Natürlich. Das kann schon in zwei Jahren so sein.

Sobald die Investitionen in den anderen EU-Staaten, insbesondere im Süden anziehen, wird das losgehen.

Eigentlich dürfte es nicht so sein. Zinsen setzen ein Wirtschaftswachstum voraus, sonst können sie nicht kompensiert werden. Sinn von Zinsen ist es ja, dass der Geldgeber von den Gewinnen und Erfolgen eines Unternehmens neben dem rückgezahlten Darlehen ein Stück abbekommt. Da die Wirtschaft nicht ewig wachsen kann, kann es auch nicht ewig Zinsen geben. Für das Zinssystem müssen sehr bald Alternativen geschaffen werden, sonst läuft alles auf Finanz- und Spekulationsblasen hinaus, wie es ja nun schon der Fall ist. Man kann Zinsen auch künstlich aufrecht erhalten z.B. in dem Lohn-Dumping betrieben wird und neben dem eigenen Lebensunterhalt vom Einkommen nichts mehr übrig bleibt.

Die Zinsen werden wieder steigen, aber ganz langsam und ich denke aber nicht in den nächsten 5 Jahren. 

Ja, das glaube ich!

Nichts bleibt auf immer und ewig, wie es heute ist - auch die "Zinsen" nicht!

MfG

Arnold


Ein großer Risikofaktor könnte der Amtsantritt von Trump sein.

Niemand weiß wie die Finanzmärkte in den USA und international auf die ersten Amtshandlungen reagieren.

Da "jemals" ein unendlicher Zeitraum ist, kann ich die Frage mit Ja beantworten. In absehbarer Zeit glaube ich aber nicht daran.

das ist so sicher, wie das Amen in der Kirche.

Es gab auch Zeiten, da wurden für eine Baufinanzierung 12 und mehr % Zinsen gezahlt. 

SO LANGE ist das gar nicht her.

Natürlich.

Die Gefahr ist sogar sehr hoch.

Es braucht nur ein Staat mit der Wertung mindestens trippel B und höher aus der Zinsdisziplin ausbrechen, und Schuldverschreibungen mit hohem Zinssatz vergeben.

Dann wird uns zumindest der Immobilienmarkt mal kräftig um die Ohren fliegen.

NATÜRLICH!! Das ist doch das Spiel an der Sache.

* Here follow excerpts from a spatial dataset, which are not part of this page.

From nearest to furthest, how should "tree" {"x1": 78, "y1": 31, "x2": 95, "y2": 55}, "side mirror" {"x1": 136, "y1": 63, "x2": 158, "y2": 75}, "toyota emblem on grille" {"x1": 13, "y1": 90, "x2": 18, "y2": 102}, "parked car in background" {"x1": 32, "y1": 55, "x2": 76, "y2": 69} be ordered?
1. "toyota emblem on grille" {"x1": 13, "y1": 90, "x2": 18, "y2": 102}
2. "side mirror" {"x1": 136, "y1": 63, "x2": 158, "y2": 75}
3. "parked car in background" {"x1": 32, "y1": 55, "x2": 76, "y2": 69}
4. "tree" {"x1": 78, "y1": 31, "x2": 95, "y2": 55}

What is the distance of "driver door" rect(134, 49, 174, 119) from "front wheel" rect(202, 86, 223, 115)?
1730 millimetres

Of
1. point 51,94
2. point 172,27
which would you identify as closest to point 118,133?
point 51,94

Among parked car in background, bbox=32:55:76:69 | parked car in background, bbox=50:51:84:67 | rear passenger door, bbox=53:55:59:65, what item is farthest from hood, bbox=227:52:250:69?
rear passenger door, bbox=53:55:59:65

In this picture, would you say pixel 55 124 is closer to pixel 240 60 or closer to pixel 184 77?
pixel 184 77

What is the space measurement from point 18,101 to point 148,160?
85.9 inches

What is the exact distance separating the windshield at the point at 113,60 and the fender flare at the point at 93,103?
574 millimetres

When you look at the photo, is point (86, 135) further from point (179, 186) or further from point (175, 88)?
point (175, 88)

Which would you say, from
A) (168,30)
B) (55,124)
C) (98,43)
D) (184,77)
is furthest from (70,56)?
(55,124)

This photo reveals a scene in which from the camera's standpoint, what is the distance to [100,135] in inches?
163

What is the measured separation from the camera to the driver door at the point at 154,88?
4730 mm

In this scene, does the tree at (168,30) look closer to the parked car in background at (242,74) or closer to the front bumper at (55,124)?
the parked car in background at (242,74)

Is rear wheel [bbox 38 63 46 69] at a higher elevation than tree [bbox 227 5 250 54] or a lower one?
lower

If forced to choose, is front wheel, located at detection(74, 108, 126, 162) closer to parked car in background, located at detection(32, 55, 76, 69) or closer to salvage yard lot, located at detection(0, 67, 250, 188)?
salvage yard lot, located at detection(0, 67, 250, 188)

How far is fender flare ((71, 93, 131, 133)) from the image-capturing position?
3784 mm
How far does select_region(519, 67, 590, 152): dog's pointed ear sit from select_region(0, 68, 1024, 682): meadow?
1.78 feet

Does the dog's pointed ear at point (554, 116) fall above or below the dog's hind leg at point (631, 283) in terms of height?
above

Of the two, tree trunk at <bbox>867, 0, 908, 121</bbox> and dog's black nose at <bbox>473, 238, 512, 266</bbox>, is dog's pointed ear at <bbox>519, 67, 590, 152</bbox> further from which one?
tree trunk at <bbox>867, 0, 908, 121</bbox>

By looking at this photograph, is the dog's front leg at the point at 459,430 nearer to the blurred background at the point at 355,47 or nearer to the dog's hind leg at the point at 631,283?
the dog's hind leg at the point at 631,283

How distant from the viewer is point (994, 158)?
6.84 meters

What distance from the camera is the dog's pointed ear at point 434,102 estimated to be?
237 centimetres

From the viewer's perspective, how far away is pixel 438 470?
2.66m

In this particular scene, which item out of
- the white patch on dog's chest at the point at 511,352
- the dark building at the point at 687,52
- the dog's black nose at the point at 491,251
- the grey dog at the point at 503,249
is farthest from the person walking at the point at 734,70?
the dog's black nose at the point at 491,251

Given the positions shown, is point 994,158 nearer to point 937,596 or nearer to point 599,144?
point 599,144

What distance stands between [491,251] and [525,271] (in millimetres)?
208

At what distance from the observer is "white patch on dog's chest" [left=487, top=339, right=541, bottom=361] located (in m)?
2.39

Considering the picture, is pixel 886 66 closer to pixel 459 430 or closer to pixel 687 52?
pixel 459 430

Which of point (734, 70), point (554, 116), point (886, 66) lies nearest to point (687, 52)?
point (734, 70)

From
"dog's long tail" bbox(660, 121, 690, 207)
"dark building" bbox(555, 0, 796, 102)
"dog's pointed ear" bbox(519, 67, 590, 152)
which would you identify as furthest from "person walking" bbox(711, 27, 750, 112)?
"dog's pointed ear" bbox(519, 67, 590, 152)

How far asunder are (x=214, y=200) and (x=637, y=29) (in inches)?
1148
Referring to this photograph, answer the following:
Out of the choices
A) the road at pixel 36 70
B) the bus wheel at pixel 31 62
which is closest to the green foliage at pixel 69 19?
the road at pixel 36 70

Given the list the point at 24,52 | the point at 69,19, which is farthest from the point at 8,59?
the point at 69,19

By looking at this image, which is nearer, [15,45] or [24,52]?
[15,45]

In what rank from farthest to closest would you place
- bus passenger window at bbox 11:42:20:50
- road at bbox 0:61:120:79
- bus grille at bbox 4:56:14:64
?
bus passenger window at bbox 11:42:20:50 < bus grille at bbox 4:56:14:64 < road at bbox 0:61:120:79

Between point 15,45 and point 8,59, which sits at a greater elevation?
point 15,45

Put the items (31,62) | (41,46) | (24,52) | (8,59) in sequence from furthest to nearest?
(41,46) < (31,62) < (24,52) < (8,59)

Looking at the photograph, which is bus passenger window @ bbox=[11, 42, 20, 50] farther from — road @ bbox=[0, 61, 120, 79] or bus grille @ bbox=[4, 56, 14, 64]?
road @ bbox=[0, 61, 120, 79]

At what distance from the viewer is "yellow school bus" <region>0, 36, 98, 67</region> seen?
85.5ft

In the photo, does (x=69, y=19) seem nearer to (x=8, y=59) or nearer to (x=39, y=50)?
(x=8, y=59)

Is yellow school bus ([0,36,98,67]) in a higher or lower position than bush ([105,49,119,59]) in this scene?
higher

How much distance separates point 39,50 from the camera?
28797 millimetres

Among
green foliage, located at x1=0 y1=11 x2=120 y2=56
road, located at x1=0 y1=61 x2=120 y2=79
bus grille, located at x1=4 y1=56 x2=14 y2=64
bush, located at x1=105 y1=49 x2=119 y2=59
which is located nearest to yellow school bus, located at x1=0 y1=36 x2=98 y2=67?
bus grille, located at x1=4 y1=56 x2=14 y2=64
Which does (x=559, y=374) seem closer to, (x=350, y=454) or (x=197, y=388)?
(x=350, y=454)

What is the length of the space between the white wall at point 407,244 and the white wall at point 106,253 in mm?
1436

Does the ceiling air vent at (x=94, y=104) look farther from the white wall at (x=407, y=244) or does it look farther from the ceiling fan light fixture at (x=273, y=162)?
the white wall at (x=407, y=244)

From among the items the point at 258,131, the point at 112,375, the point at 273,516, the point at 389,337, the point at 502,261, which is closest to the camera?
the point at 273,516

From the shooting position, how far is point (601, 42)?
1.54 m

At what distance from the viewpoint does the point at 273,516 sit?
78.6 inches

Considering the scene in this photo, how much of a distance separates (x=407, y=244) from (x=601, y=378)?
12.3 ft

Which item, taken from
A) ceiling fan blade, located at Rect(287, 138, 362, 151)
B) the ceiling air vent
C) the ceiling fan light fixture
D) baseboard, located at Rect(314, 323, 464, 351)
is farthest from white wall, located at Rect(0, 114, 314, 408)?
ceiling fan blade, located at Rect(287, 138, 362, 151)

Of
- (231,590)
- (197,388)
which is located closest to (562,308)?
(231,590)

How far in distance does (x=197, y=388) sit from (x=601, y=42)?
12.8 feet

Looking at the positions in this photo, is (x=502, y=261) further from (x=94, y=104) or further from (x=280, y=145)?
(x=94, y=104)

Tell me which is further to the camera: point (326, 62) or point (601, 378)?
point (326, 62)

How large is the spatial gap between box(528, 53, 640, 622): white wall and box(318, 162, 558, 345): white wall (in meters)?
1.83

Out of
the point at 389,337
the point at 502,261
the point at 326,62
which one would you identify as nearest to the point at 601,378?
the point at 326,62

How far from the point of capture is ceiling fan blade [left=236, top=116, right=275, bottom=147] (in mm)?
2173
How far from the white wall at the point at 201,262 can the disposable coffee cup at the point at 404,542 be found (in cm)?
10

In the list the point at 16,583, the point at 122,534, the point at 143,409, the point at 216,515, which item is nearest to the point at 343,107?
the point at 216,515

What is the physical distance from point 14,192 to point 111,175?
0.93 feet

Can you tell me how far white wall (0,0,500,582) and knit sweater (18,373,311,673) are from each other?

Erst niedrige Zinsen, so dass alle Kredite aufnehmen und Sicherheiten hinterlegen, dann Zinsen erhöhen und wer sie nicht bezahlen kann wird um seine Sicherheiten erleichtert, enteignet. Erst mit billigem Geld locken, einen riesen "Kundenstamm"/ Schuldner aufbauen und dann absahnen, wenn genügend Fische angebissen haben.

Natürlich.

Nein. Es ist immer noch 12mal soviel verbuchtest Geld weltweit im System als reelles Geld. Es wird lange dauern, bis das nicht existente Geld abgebaut ist. Oder es kommt eine richtige Weltwirtschaftskrise mit Extreminflation. Dann kann man wieder von vorn anfangen.

Kommentar von Ifm001
22.11.2016, 13:24

Du bist ja witzig. Die relevanten Staaten sind dabei "reelles Geld" abzuschaffen.